Once you've gathered all the information open an Issue on our issue tracker.

If you know how to fix the issue, or already have it coded-up, please also consider submitting the fix. This is likely the fastest way to get bugs fixed!

Filling Enhancement Requests

First, search existing issues to see if your enhancement request overlaps with an existing Issue.

If not feature request exists you will need to describe your enhancement:

  • New behaviour

    How your proposed enhancement will work (from a user's perspective).

  • Contrast with current behaviour

    How will your enhancement differ from the current behaviour (from a user's perspective).

  • Potential Implementation

    Describe (if you have some idea) how the proposed enhancement would be implemented.

  • Context

    What is the broader goal you are trying to accomplish? How does this enhancement help? This allows us to understand why this enhancement is beneficial, and come up with the best real-world solution.

VTR developers have limited time and resources, and will not be able to address all feature requests. Typically, simple enhancements, and those which are broadly useful to a wide group of users get higher priority.

Features which are not generally useful, or useful to only a small group of users will tend to get lower priority. (Of course coding the enhancement yourself is an easy way to bypass this challenge).

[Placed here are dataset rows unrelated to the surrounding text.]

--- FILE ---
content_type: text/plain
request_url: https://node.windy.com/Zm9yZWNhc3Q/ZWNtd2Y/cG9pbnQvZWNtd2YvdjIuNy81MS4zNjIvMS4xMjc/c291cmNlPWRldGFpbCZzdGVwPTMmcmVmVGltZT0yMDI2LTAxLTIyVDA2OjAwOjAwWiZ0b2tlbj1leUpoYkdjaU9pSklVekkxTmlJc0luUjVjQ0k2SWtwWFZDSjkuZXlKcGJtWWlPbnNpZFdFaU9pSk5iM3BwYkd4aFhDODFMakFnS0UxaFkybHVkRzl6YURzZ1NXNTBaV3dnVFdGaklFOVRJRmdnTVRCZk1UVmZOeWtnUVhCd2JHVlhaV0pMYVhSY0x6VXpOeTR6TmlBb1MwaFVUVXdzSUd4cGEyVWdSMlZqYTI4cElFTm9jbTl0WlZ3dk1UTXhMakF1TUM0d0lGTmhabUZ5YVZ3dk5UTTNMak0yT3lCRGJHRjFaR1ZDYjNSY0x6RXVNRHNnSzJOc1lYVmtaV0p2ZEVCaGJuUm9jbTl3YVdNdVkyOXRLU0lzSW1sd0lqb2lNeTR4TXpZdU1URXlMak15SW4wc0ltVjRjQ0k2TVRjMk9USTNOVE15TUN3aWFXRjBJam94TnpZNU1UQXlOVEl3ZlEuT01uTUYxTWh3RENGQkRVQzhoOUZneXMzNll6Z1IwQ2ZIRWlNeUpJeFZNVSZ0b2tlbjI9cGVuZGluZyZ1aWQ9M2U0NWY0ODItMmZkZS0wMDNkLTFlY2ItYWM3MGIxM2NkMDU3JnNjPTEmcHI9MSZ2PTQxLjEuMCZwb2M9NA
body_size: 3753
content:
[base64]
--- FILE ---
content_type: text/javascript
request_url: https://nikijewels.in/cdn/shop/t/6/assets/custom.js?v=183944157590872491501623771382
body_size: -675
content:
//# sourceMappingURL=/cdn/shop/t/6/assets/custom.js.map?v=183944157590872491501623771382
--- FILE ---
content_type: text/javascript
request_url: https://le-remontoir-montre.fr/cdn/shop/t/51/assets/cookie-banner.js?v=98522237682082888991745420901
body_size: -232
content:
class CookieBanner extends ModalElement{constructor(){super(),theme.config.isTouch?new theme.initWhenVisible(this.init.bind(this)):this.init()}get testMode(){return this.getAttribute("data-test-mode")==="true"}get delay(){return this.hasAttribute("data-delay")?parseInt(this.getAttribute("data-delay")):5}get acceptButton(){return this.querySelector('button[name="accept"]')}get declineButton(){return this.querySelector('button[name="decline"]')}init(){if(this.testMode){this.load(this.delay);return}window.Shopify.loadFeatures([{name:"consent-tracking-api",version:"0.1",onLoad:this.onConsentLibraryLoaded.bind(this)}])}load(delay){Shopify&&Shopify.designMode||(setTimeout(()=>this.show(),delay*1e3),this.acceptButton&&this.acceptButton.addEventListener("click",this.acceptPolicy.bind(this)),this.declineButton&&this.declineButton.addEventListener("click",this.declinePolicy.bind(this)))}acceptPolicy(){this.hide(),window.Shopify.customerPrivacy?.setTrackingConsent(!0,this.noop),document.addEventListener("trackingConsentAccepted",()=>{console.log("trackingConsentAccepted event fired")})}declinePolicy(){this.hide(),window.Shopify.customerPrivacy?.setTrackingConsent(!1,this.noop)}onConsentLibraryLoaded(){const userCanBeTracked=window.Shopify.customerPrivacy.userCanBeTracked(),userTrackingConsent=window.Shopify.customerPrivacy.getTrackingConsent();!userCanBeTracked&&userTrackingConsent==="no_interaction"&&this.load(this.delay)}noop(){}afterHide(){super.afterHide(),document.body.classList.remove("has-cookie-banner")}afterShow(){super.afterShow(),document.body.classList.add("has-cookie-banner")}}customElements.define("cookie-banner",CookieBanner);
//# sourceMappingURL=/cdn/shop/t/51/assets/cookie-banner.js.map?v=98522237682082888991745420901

Once you've gathered all the information open an Issue on our issue tracker.

Submitting Code to VTR

VTR welcomes external contributions.

In general changes that are narrowly focused (e.g. small bug fixes) are easier to review and include in the code base.

Large changes, such as substantial new features or significant code-refactoring are more challenging to review. It is probably best to file an enhancement first to discuss your approach.

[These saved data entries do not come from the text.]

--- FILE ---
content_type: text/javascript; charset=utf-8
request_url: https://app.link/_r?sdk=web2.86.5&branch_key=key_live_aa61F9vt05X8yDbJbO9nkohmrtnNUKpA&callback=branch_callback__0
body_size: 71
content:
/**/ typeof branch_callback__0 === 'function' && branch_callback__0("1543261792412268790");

Additionally, new features which are generally useful are much easier to justify adding to the code base, whereas features useful in only a few specialized cases are more difficult to justify.

Once your fix/enahcement is ready to go, start a pull request.

Making Pull Requests

It is assumed that by opening a pull request to VTR you have permission to do so, and the changes are under the relevant License. VTR does not require a Contributor License Agreement (CLA) or formal Developer Certificate of Origin (DCO) for contributions.

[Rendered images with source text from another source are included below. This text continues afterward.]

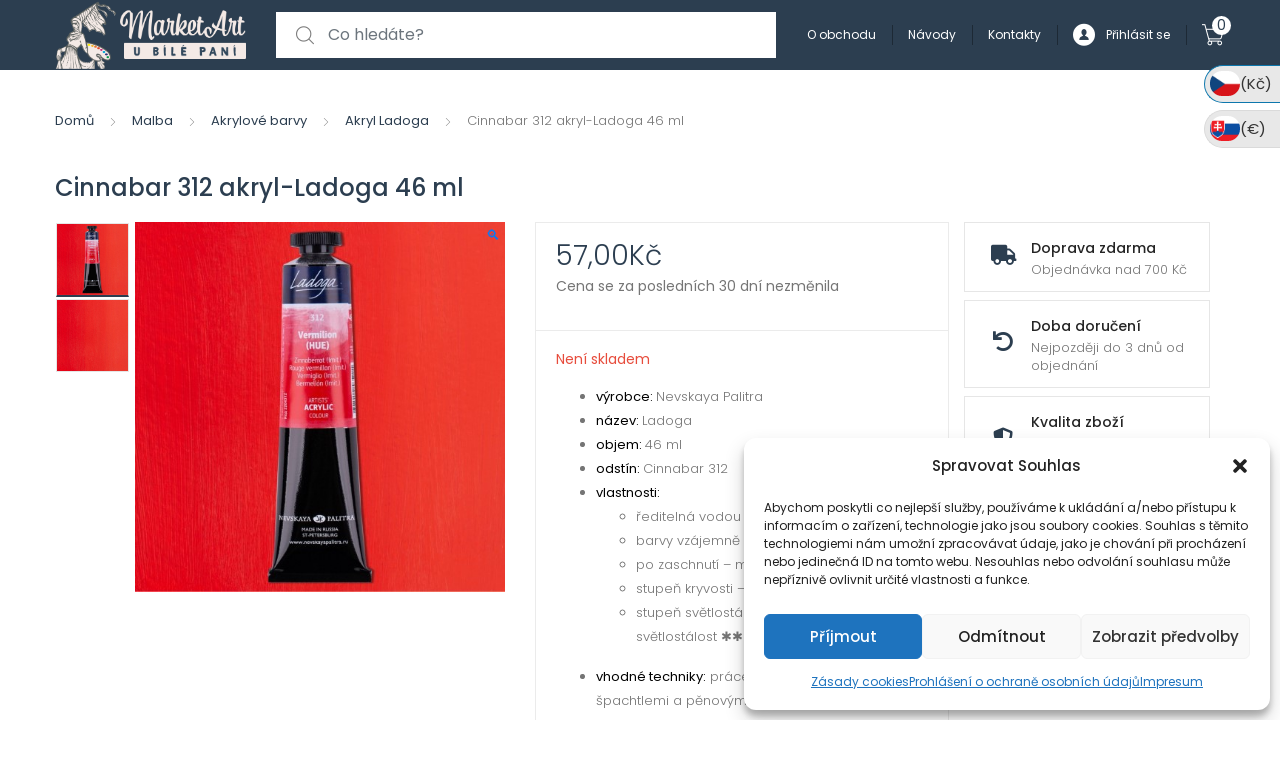

--- FILE ---
content_type: text/javascript
request_url: https://www.marketart.cz/wp-content/themes/tokoo/assets/js/scrollup.min.js?ver=1.1.15
body_size: 574
content:
!function(a,b,c){a.fn.scrollUp=function(b){a.data(c.body,"scrollUp")||(a.data(c.body,"scrollUp",!0),a.fn.scrollUp.init(b))},a.fn.scrollUp.init=function(d){var e=a.fn.scrollUp.settings=a.extend({},a.fn.scrollUp.defaults,d),f=(e.scrollTitle?e.scrollTitle:e.scrollText,a("<a/>",{id:e.scrollName,href:"#top"}).appendTo("body"));e.scrollImg||f.html(e.scrollText),f.css({display:"none",position:"fixed",zIndex:e.zIndex}),e.activeOverlay&&a("<div/>",{id:e.scrollName+"-active"}).css({position:"absolute",top:e.scrollDistance+"px",width:"100%",borderTop:"1px dotted"+e.activeOverlay,zIndex:e.zIndex}).appendTo("body"),scrollEvent=a(b).scroll(function(){switch(scrollDis="top"===e.scrollFrom?e.scrollDistance:a(c).height()-a(b).height()-e.scrollDistance,e.animation){case"fade":a(a(b).scrollTop()>scrollDis?f.fadeIn(e.animationInSpeed):f.fadeOut(e.animationOutSpeed));break;case"slide":a(a(b).scrollTop()>scrollDis?f.slideDown(e.animationInSpeed):f.slideUp(e.animationOutSpeed));break;default:a(a(b).scrollTop()>scrollDis?f.show(0):f.hide(0))}}),f.click(function(b){b.preventDefault(),a("html, body").animate({scrollTop:0},e.scrollSpeed,e.easingType)})},a.fn.scrollUp.defaults={scrollName:"scrollUp",scrollDistance:300,scrollFrom:"top",scrollSpeed:300,easingType:"linear",animation:"fade",animationInSpeed:200,animationOutSpeed:200,scrollText:"Scroll to top",scrollTitle:!1,scrollImg:!1,activeOverlay:!1,zIndex:2147483647},a.fn.scrollUp.destroy=function(d){a.removeData(c.body,"scrollUp"),a("#"+a.fn.scrollUp.settings.scrollName).remove(),a("#"+a.fn.scrollUp.settings.scrollName+"-active").remove(),a.fn.jquery.split(".")[1]>=7?a(b).off("scroll",d):a(b).unbind("scroll",d)},a.scrollUp=a.fn.scrollUp}(jQuery,window,document),function(a){"use strict";a(document).ready(function(){a.scrollUp({scrollName:"scrollUp",scrollDistance:300,scrollFrom:"top",scrollSpeed:1e3,easingType:"easeInOutCubic",animation:"fade",animationInSpeed:200,animationOutSpeed:200,scrollText:"<i class='fas fa-angle-up'></i>",scrollTitle:" ",scrollImg:0,activeOverlay:0,zIndex:1001})}),a(document).ready(function(){a("a.scrollTo").click(function(){return a("html, body").animate({scrollTop:a(a(this).attr("href")).offset().top+"px"},{duration:1e3,easing:"easeInOutCubic"}),!1})})}(jQuery);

Each pull request should describe it's motivation and context (linking to a relevant Issue for non-trivial changes).

Code-changes should also describe:

  • The type of change (e.g. bug-fix, feature)

  • How it has been tested

  • What tests have been added

    All new features must have tests added which exercise the new features. This ensures any future changes which break your feature will be detected. It is also best to add tests when fixing bugs, for the same reason

    See Adding Tests for details on how to create new regression tests. If you aren't sure what tests are needed, ask a maintainer.

  • How the feature has been documented

    Any new user-facing features should be documented in the public documentation, which is in .rst format under doc/src, and served at

Once everything is ready create a pull request.

Tips for Pull Requests The following are general tips for making your pull requests easy to review (and hence more likely to be merged):

  • Keep changes small

    Large change sets are difficult and time-consuming to review. If a change set is becoming too large, consider splitting it into smaller pieces; you'll probably want to file an issue to discuss things first.

  • Do one thing only

    All the changes and commits in your pull request should be relevant to the bug/feature it addresses. There should be no unrelated changes (e.g. adding IDE files, re-formatting unchanged code).

    Unrelated changes make it difficult to accept a pull request, since it does more than what the pull request described.

  • Match existing code style When modifying existing code, try match the existing coding style. This helps to keep the code consistent and reduces noise in the pull request (e.g. by avoiding re-formatting changes), which makes it easier to review and more likely to be merged.